[SHORT EXERCISE]:
Please return the lines below word for word, beginning at the line that contains "If you were" and continuing through the final line.

****************************************

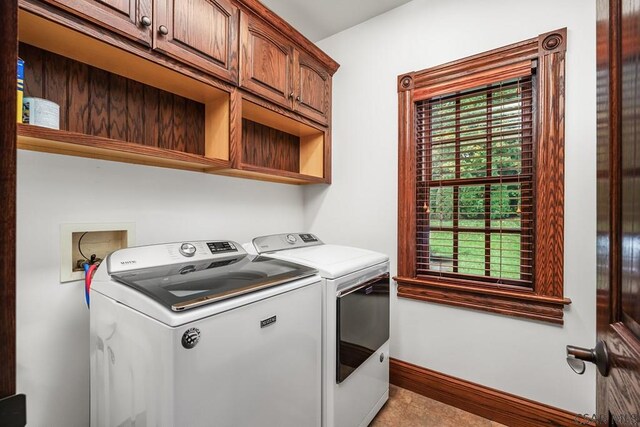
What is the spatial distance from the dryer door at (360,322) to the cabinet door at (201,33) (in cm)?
133

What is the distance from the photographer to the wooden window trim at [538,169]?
158 centimetres

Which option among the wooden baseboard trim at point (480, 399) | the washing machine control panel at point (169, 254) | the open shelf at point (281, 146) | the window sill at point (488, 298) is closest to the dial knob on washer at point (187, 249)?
the washing machine control panel at point (169, 254)

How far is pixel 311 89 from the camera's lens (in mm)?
2166

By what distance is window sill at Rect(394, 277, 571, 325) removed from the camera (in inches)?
63.3

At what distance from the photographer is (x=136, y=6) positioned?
3.96 ft

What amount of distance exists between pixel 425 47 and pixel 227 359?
85.9 inches

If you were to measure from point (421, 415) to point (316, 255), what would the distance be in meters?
1.20

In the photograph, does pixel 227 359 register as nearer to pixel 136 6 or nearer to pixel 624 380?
pixel 624 380

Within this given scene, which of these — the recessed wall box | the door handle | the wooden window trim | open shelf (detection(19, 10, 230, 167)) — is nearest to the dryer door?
the wooden window trim

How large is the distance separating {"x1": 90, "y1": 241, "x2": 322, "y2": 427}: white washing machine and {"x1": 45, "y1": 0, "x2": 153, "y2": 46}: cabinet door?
0.90m

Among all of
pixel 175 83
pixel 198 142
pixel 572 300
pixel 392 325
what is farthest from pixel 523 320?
pixel 175 83

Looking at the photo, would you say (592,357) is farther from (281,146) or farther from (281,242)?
(281,146)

****************************************

[THE OUTPUT]:
If you were to measure from point (421, 415) to point (316, 255), what would the distance be in meters?
1.20

In the photograph, does pixel 227 359 register as nearer to pixel 136 6 or nearer to pixel 624 380?
pixel 624 380

Within this given scene, which of these — the recessed wall box | the door handle | the wooden window trim | open shelf (detection(19, 10, 230, 167)) — is nearest to the dryer door?
the wooden window trim

How large is the distance separating {"x1": 90, "y1": 241, "x2": 322, "y2": 427}: white washing machine and {"x1": 45, "y1": 0, "x2": 153, "y2": 46}: cabinet door?
0.90m

Among all of
pixel 175 83
pixel 198 142
pixel 572 300
pixel 392 325
what is farthest from pixel 523 320?
pixel 175 83

Looking at the photo, would you say (592,357) is farther from (281,146) or farther from (281,242)?
(281,146)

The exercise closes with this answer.